This is my first time using splunk cloud. And I'm trying to perform field extraction directly in the heavy forwarder before indexing the data.
I created REPORT and TRANSFORM in props.conf with transform.conf configured using regex expression tested and functional in splunk Cloud through field extract, but it does not work when trying to use HF
Are there any limitations on data extraction when using heavy forwarder to Splunk Cloud?
Sorry for not being so clear, here is a description of what was done:
I want to extract fields in HF before sending to Splunk Cloud.
transforms.conf
[field_extract_username]
SOURCE_KEY = _raw
REGEX = (\susername\s\[(?P<user>.+?)\]\s)
FORMAT = user::$1
props.conf
[keycloak]
DATETIME_CONFIG =
INDEXED_EXTRACTIONS = json
LINE_BREAKER = ([\r\n]+)
NO_BINARY_CHECK = true
category = Custom
pulldown_type = 1
disabled = false
SHOULD_LINEMERGE = true
REPORT-field_extract = field_username
EXTRACT-username = \susername\s\[(.+?)\]\s
EXTRACT-user = (\susername\s\[(?P<user>.+?)\]\s)

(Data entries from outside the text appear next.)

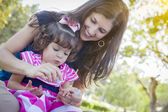 Young Mother and Cute Baby Girl Applying Fingernail Polish — Stock Photo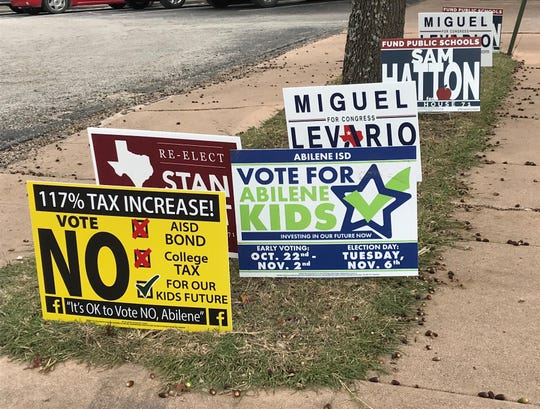 A sure sign that early voting has started is the number of signs near entrances to early voting locations, such as these by the parking lot for the Taylor County Plaza.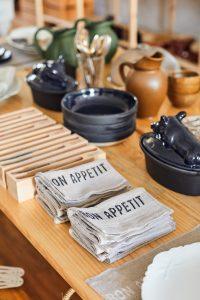 Smaller items like tea towels and ceramics at Flotsam + Fork
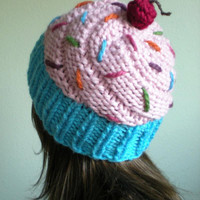 Light pink cupcake hat in a blue wrapper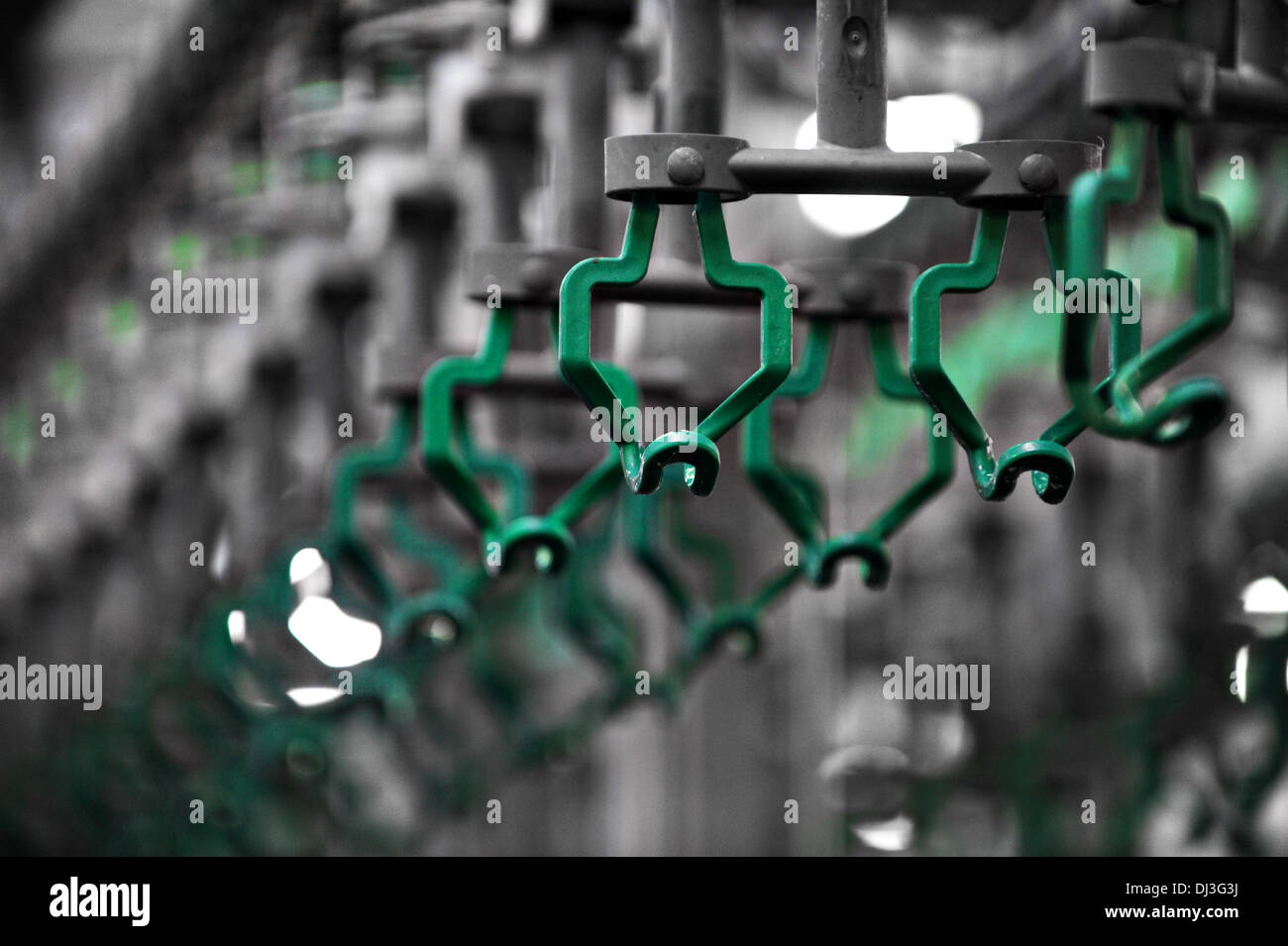 Empty hooks in a poultry meat processing factory - Stock Image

EXTRACT-username and EXTRACT-user I created as a test after REPORT-field_extract extracted the user field.
_raw log:
{
"log": "stdout F {\"timestamp\":\"%s\",\"sequence\":%d,\"loggerClassName\":\"org.jboss.logging.Logger\",\"loggerName\":\"br.com.XXXXXX. keycloak.login.pf.clients.CustomerLoginClient\",\"level\":\"INFO\",\"message\":\"CustomerLoginClient.fetchValidateLogin - Processed - username [XX157118577] clientId [https://www.XXXX.com/app] took [104ms]\",\"threadName\":\"executor-thread-3577\",\"threadId\":1XXXXX73,\"mdc\":{\"dt.entity.process_group\":\"PROC ESS_GROUP-DXXA014C1XXXX7EC\",\"dt.host_group.id\":\"prd\",\"dt.entity.host_group\":\"HOST_GROUP-46FAFFBA838D4E81\", \"dt.entity.host\":\"HOST-971DXXXXXXX0F72E\",\"dt.entity.process_group_instance\":\"PROCESS_GROUP_INSTANCE-60C0A631 DB5AB172\"},\"ndc\":\"\",\"hostName\":\"keycloak-XXXXX-X\",\"processName\":\"QuarkusEntryPoint\",\"processId\":1}",
"source": "/var/log/containers/keycloak-XXXXX-0_XXXXXX_keycloak-814935ba7b1d4XXXXXXXXeb8d4dfc51d27283a257c4a96526eb.log",
"host": "[\"keycloak-XXXXX-0\"]",
"type": "-",
"environment": "prod"
}
REPORT and EXTRACT are search-time settings (they define what's being done when Splunk fetches indexed data from indexers). Therefore configuring them on a HF is pointless. If you really really want to use index-time extraction to create an indexed field (which might not be the best idea), you should use TRANSFORM.
BTW, you shouldn't use SHOULD_LINEMERGE=true (it's for a very very rare border cases and it incures big performance penalty),
And your data looks as if it needed some external preprocessing step to extract the json object from within the log field string.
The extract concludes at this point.